Here are the quibbles:

—Rochester says that standardized tests are called “standardized” because they assume “a clear standard all students must meet.” But, in truth, these tests are called “standardized” because they are administered and graded under “standardized” conditions.

—Rochester says that Mao Tse-tung’s 1957 phrase “let one hundred flowers bloom, let one hundred schools of thought contend” refers to the Chinese Cultural Revolution of the late 1960s. But in actuality, Mao’s phrase launched the Hundred Flowers Campaign of the late 1950s, which began as intellectual liberalization but ended in coercive repression.

—Rochester is a political liberal; this reviewer is a libertarian-conservative. I am perhaps more sensitive than Rochester to exactness in the use of the terms “libertarian” and “laissez-faire.” In one case, Rochester correctly says that libertarians are fearful of governmental impositions. Libertarians may like the idea of rigorous testing but are fearful of governments putting in place the wrong standards. Here Rochester is using the word “libertarian” correctly.

But several other times, he uses “libertarian” and “laissez-faire” to refer to progressive education or attitudes that might support it. Yet this is misleading. Many of the most thorough-going libertarians of the last century (H. L. Mencken, Isabel Patterson, Frank Chodorov, and Murray Rothbard) explicitly attacked progressive education. On the other hand, John Dewey, America’s leading proponent of progressive education, was a socialist. It is best not to confuse or equate the two realms of politics and pedagogy.
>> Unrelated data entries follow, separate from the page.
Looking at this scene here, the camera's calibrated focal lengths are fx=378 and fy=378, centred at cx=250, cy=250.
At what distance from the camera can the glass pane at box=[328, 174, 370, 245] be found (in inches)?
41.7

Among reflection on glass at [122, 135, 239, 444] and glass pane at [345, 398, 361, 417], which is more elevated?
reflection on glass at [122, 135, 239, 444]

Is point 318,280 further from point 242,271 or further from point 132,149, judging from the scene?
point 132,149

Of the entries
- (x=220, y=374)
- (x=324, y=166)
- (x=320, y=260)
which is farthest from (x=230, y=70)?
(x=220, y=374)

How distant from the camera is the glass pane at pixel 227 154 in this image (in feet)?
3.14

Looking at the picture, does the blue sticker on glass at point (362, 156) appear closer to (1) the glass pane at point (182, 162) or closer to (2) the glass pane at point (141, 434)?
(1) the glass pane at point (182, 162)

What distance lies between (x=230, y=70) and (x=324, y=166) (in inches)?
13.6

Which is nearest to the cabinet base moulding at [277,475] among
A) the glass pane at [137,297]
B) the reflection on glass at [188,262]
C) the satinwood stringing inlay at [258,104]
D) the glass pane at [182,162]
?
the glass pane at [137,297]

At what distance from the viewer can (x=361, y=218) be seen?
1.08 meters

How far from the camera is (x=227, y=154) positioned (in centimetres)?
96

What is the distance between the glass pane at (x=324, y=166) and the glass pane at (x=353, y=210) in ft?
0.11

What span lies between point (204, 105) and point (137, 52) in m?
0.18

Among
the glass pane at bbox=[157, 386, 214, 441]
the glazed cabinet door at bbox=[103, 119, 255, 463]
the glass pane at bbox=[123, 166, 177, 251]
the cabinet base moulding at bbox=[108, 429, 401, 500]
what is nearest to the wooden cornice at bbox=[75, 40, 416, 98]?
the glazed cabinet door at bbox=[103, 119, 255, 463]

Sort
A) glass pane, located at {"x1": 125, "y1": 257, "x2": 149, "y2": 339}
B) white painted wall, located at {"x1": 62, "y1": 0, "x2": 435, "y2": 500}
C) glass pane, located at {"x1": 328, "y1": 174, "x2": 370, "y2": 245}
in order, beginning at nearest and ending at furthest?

They are separate and have no necessary connection.

—Rochester says that Columbine High School, where two students murdered fellow students in 1999, is administered by the Littleton Public School District. He points out that the Littleton district had, according to the Wall Street Journal, been run by educational “faddists.” But Columbine High is, in fact, part of the Jefferson County Public Schools system, a different district.

—Rochester cites a dean of a school of engineering who quotes Isaac Newton as saying there is “no royal road” to learning geometry. But the phrase is much older than Newton, who lived from 1642-1727. According to Proctus Diadochus, the Pharaoh Ptolemy once asked Euclid (who lived from about 325 BC until 265 BC) whether there was any shorter way to a knowledge of geometry than by study of the Elements, whereupon Euclid answered that there was no royal road to geometry.

Despite these few minor lapses, overall Rochester has written an excellent book.

Because of Class Warfare’s incisive analysis of school issues, I will put my copy of the book on the shelf next to Diane Ravitch’s Left Back and E.D. Hirsch Jr.‘s The Schools We Need. I will put Class Warfare on a shelf near the Thomas B. Foundation’s booklet (written by Chaira R. Nappi) on the Princeton charter school story because like that booklet, Class Warfare gives readers the sense and feel of the school reform struggle. Rochester’s book is a new classic in the literature of school reform.